→ **WHAT IS ASKED**: In the passage on Russia and the Third International, what is the army labeled as red said to consist almost exclusively of?

→ **DOCUMENT PASSAGE**:
┌────────

We must refrain here from proving through quotations that the current commanders of the Moscow International, during the world war, when they still stood in the ranks of the revolutionary proletariat, most sharply opposed their current slogans. They almost single-handedly took up the fight against social democracy and the center, and only gradually, and very sparingly, received support from other countries. Even against the Junius pamphlet, Lenin wrote a critique that left nothing to be desired in terms of sharpness, regarding the alleged nationalist tendency advocated by Rosa Luxemburg in that pamphlet. Today, the Third International engages in political debauchery, has fallen into a theoretical savagery that is unparalleled. What are the reasons?
Today’s Russia is the Russia of the liquidated proletarian revolution. The Russian economy is agrarian-capitalist, Russian trade is capitalist, the Russian state is capitalist, the Russian proletariat is exploited capitalistically. No amount of talk, no ifs or buts, can change that. These facts are least disputed by the Russian government itself. Certainly, certain show booths from past times are still kept open; a kind of government swindle. But all this changes nothing and is only calculated for harmlessly naive proletarians who travel to Russia as delegations, and whose hearts nearly burst out of their shirts at the sight of so many red flags, so many Red Guards. They forget that it is not about flags, not about an army labeled as red and consisting almost exclusively of non-communist peasants and government-loyal workers, just like our Reichswehr and Schutzpolizei, but about whether capitalist exploitation has been abolished, is being abolished, or, on the contrary, is being restored. This capitalistically restoring Russia still has a tradition, still has a credulous following among the international proletariat, which it uses to support its foreign policy, which stems from its capitalist domestic policy. Russia’s foreign policy is a natural struggle against imperialism, which extends its tentacles toward bourgeois Russia just as it does toward every other country in the world. In this struggle, Russia needs allies. The unrest in the colonies comes in handy for expanding its political influence. So that no one is left out — neither the nationalist students, merchants, nor indigenous capitalists of China, nor the proletarians — it is simply said: Proletarians, capitalists, nationalist students of the “oppressed peoples,” and proletarians of the non-“oppressed” peoples, unite, for the sake of Russia. Thus, it is not Russia’s fault if such a brew of national Bolshevism comes about; it arises quite naturally. It is simply “politics.”

└────────

→ **DATA SHOWN**:
┌────────

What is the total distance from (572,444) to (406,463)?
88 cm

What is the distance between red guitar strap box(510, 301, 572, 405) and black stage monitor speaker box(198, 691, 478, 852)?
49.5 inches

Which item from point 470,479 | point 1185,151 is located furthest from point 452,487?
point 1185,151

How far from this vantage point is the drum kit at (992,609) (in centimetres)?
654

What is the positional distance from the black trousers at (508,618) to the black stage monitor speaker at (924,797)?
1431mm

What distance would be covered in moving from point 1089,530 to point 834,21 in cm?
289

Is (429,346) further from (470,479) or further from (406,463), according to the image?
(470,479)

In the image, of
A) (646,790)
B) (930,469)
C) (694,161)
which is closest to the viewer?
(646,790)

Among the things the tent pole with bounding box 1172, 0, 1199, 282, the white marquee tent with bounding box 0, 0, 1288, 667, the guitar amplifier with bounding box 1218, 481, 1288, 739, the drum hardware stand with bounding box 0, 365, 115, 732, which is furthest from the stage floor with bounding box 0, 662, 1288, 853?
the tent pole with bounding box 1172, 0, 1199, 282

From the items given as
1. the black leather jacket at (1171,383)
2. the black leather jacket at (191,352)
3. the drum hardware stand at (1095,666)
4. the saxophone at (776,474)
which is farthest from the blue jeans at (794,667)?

└────────

→ **THE SOLUTION**: Non-communist peasants and government-loyal workers.